-- begin DOCUMENT --
Python: Check if File or Directory is Empty

Introduction

Python has a set of built-in library objects and functions to help us with this task. In this tutorial, we'll learn how to check if a file or directory is empty in Python.

Distinguish Between a File and a Directory

When we'd like to check if a path is empty or not, we'll want to know if it's a file or directory since this affects the approach we'll want to use.

Let's say we have two placeholder variables dirpath and filepath identifying a local directory and file:

dirpath = '/mnt/f/code.books/articles/python'
filepath = '/mnt/f/code.books/articles/python/code/file_dir.py'

Using os.path

Python provides the os module which is a standard Python package of functions, objects, and constants to work with the operating system.

os.path provides us with the isfile() and isdir() functions to easily distinguish between a file and a directory:

import os

dirpath = '/mnt/f/code.books/articles/python'
filepath = '/mnt/f/code.books/articles/python/code/file_dir.py'

os.path.isfile(dirpath) # False
os.path.isdir(dirpath) # True
os.path.isfile(filepath) # True
os.path.isdir(filepath) # False

Both of these functions return a Boolean value.

Using pathlib

Python 3.4 introduced the pathlib module, that provides an Object-oriented interface to work with the filesystems.

pathlib simplifies working with filesystems as compared to os or os.path.

The Path class of the pathlib module accepts a path as its argument and returns a Path object, that can be easily queried or chained further with methods and attributes:

from pathlib import Path

dirpath = '/mnt/f/code.books/articles/python'
filepath = '/mnt/f/code.books/articles/python/code/file_dir.py'

Path(dirpath).is_file() # False
Path(dirpath).is_dir() # True
Path(filepath).is_file() # True
Path(dirpath).is_file() # False

Here, we're checking if the Path object is a file or directory instead.

Check if a File is Empty

An empty file or a zero-byte file is any file that contains no data or content. The file can be any file type. Certain files (such as music files) may have no data but still contain metadata (such as the author). Such files can't be considered as an empty file.

One can create an empty file quickly on Linux and MacOS:

$ touch emptyfile

Or on Windows:

$ type nul > emptyfile

Let's define variables now - emptyfile and nonemptyfile pointing to an empty file having zero bytes and a non-empty file having the size of one byte:

emptyfile = '/mnt/f/code.books/articles/python/emptyfile'
nonemptyfile = '/mnt/f/code.books/articles/python/onebytefile'

Let's take a look at the type and size of these files:

$ ls -l
-rwxrwxrwx 1 root root   0 Sep 10 18:06 emptyfile
-rwxrwxrwx 1 root root   1 Sep 10 18:08 onebytefile
$ file emptyfile
emptyfile: empty
$ file onebytefile
onebytefile: very short file (no magic)

Using os.stat

Alternatively, we can use Python's os module to check this information as well. The os.stat() function returns a stat_result object. This object is basically a data structure that is collection of the file's properties:

import os

emptyfile = '/mnt/f/code.books/articles/python/emptyfile'
nonemptyfile = '/mnt/f/code.books/articles/python/onebytefile'

result = os.stat(nonemptyfile)
-- end DOCUMENT --
PROBLEMS TO WORK ON:
A. In the Python tutorial, which version of Python introduced the pathlib module?
B. Transcribe everything in the Python tutorial from "os.path.isfile(dirpath) # False" down to "with the filesystems.".
C. Condense the Python tutorial paragraph that begins "An empty file or a zero-byte file" into a short bulleted list that keeps its main facts.
Use only the Python tutorial for this work.
-- begin DATA LISTING --
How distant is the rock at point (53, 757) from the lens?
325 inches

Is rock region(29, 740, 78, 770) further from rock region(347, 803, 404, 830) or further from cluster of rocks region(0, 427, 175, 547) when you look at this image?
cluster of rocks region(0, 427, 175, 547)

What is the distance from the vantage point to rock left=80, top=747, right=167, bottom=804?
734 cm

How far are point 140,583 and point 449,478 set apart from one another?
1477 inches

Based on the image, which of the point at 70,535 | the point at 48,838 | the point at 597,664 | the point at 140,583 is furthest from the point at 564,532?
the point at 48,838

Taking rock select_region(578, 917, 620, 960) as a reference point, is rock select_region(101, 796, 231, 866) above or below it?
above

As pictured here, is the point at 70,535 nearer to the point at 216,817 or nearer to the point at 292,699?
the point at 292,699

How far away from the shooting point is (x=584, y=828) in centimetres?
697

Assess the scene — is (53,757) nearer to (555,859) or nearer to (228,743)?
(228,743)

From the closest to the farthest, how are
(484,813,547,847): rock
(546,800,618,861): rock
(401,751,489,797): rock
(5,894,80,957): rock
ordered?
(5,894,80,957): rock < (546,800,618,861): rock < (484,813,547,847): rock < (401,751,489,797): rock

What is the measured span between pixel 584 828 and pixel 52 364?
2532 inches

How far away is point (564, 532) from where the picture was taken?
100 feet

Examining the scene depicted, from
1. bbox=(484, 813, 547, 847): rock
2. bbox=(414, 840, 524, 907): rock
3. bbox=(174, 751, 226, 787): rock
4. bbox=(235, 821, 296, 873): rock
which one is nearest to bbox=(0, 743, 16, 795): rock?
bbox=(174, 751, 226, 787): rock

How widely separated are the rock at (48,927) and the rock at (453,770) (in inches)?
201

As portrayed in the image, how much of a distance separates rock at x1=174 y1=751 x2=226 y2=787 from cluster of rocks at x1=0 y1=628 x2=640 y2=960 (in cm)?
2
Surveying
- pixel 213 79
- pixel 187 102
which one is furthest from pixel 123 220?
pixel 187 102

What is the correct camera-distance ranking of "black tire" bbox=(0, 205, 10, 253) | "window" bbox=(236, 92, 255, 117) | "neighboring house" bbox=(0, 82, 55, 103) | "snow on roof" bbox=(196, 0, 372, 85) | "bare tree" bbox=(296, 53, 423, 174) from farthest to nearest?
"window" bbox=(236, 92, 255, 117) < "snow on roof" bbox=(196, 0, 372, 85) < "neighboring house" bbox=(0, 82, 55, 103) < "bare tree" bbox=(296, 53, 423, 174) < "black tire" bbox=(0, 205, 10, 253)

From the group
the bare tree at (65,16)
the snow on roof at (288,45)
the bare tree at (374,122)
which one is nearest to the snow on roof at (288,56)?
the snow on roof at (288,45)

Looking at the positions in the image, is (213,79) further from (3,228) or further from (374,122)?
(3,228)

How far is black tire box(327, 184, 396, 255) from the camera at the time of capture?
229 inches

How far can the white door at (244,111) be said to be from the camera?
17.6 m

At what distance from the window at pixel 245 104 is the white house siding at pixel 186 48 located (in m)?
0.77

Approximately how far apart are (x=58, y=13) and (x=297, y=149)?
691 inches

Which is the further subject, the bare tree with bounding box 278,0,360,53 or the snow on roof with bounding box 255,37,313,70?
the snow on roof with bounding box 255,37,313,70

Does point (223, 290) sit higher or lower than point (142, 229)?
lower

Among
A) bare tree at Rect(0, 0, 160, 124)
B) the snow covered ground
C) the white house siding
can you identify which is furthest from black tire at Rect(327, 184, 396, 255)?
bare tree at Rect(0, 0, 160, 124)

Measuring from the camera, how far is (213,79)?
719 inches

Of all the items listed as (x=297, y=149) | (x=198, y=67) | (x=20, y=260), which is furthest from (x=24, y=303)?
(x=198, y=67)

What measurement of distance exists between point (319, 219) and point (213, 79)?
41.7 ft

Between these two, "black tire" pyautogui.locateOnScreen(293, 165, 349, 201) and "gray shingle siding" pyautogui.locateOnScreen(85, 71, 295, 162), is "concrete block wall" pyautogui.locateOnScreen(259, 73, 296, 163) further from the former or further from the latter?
-- end DATA LISTING --
TASK-BY-TASK OUTPUTS:
A. Python 3.4

B.
os.path.isfile(dirpath) # False
os.path.isdir(dirpath) # True
os.path.isfile(filepath) # True
os.path.isdir(filepath) # False

Both of these functions return a Boolean value.

Using pathlib

Python 3.4 introduced the pathlib module, that provides an Object-oriented interface to work with the filesystems.

C.
- An empty, or zero-byte, file contains no data or content.
- It can be any file type.
- Files such as music files may have no data but still contain metadata such as the author, so they don't count as empty.